Maxwell wrote Thursday about the Trump administration’s efforts to cut pay and roll back protections for farm workers. Cal Matters says that even agricultural employers don’t necessarily favor these changes, worrying that the downside of disruption to the labor market may outweigh the savings. Chris Valadez, president of the Grower-Shipper Association of Central California, said cutting wages would “create more uncertainty in the mind of the employees,” although he favors “reevaluat[ing]” the farm worker wage system in the long term. Casey Creamer, president of the California Citrus Mutual, also does not favor cutting wages and emphasizes that the problem is a sudden drop in demand as growers leave lemons on trees.
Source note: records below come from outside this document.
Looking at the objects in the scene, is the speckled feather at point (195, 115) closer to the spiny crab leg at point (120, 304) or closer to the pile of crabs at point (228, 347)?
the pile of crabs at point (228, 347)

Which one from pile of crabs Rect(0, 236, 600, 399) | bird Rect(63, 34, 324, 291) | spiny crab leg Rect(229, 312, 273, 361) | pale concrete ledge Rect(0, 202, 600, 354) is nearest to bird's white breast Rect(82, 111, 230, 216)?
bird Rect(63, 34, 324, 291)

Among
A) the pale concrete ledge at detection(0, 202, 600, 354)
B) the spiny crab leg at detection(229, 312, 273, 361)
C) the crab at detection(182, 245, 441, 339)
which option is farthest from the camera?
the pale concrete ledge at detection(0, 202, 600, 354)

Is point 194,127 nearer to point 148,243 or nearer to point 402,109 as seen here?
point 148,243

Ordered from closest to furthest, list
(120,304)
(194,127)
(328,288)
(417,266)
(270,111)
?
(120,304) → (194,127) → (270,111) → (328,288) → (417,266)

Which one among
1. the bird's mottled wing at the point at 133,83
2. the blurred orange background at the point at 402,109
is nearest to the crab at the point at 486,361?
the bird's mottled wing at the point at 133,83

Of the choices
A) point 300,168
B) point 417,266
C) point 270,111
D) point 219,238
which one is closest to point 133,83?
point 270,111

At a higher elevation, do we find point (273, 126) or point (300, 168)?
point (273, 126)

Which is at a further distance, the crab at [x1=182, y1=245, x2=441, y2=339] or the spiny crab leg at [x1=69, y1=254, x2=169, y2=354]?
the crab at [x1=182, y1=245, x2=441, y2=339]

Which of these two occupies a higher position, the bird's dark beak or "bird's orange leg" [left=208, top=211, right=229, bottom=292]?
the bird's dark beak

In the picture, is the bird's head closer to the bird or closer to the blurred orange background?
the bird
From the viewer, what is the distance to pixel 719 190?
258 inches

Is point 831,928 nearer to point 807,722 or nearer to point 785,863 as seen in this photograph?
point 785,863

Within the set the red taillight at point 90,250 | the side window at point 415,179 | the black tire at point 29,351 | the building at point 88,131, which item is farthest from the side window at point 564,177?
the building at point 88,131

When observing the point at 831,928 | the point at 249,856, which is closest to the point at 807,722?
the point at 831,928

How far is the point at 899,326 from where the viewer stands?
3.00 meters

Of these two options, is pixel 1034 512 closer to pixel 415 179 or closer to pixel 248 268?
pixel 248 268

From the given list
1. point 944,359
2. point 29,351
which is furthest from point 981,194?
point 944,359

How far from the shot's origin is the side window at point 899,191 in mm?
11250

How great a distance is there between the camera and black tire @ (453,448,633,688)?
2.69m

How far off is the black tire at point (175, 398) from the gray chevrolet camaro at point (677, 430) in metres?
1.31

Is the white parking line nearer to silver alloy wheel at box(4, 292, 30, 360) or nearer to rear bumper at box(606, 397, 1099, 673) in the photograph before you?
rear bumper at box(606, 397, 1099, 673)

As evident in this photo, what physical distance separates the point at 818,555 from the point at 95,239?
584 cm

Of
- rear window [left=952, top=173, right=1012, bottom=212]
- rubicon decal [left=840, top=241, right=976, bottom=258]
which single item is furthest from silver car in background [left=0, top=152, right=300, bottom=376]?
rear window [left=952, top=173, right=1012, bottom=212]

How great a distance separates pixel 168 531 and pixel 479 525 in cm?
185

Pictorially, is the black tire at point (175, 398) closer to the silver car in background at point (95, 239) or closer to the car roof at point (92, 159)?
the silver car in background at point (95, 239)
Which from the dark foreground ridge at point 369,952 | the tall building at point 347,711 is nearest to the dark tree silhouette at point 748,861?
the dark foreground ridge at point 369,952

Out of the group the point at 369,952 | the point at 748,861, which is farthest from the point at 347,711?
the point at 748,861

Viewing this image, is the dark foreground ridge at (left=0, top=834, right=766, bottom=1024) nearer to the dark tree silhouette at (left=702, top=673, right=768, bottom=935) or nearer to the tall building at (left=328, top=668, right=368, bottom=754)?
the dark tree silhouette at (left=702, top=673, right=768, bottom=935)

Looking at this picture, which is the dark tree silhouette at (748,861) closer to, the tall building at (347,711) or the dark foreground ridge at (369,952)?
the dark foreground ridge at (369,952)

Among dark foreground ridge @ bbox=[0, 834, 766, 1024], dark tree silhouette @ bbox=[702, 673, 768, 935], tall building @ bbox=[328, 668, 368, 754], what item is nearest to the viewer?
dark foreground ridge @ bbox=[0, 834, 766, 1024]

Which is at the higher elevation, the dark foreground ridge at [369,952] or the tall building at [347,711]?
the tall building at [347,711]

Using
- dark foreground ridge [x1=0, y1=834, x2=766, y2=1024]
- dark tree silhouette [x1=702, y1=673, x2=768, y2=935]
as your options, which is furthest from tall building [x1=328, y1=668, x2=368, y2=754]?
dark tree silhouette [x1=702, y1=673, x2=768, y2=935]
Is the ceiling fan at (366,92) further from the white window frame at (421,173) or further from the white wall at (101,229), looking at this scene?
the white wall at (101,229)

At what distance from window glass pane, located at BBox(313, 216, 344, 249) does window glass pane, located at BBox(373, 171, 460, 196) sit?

Many farm workers remit much of their earnings to their families outside the United States. Unions and farm worker advocates say decreasing pay would hit them hard during an already difficult time.

Democratic Senators Bernie Sanders, Mark Warner, Doug Jones, and Richard Blumenthal have proposed a bill to guarantee paychecks for workers who are furloughed or laid off, according to Vox. Under their proposal, the government would fund a portion of a company’s payroll costs up to $90,000 per worker who has been laid off or furloughed if a business can demonstrate that it has experienced a 20 percent month-over-month drop in revenue. The CARES Act stimulus legislation currently provides paycheck guarantees only to airline workers. Businesses would not be eligible if they currently had 18 months of average payroll on hand in cash or if they were already receiving funding from the Payroll Protection Program or the Economic Injury Disaster Loan Program. The proposal imitates programs that have been adopted in European countries including Denmark, Germany, and the United Kingdom.

Forty-five New York City members of Service Employees International Union Local 32BJ have died of COVID-19, the New York Post recounts. They include janitors, door attendants, building superintendents, and porters. Many of these workers were provided with little or no personal protective equipment. SEIU 32BJ President Kyle Bragg emphasized that these workers “put their health and well-being on the line every day to keep NYC safe, secure, and healthy,” only to face unsafe conditions and layoffs. Bragg called on Congress to pass economic relief for low-wage workers including layoff protections.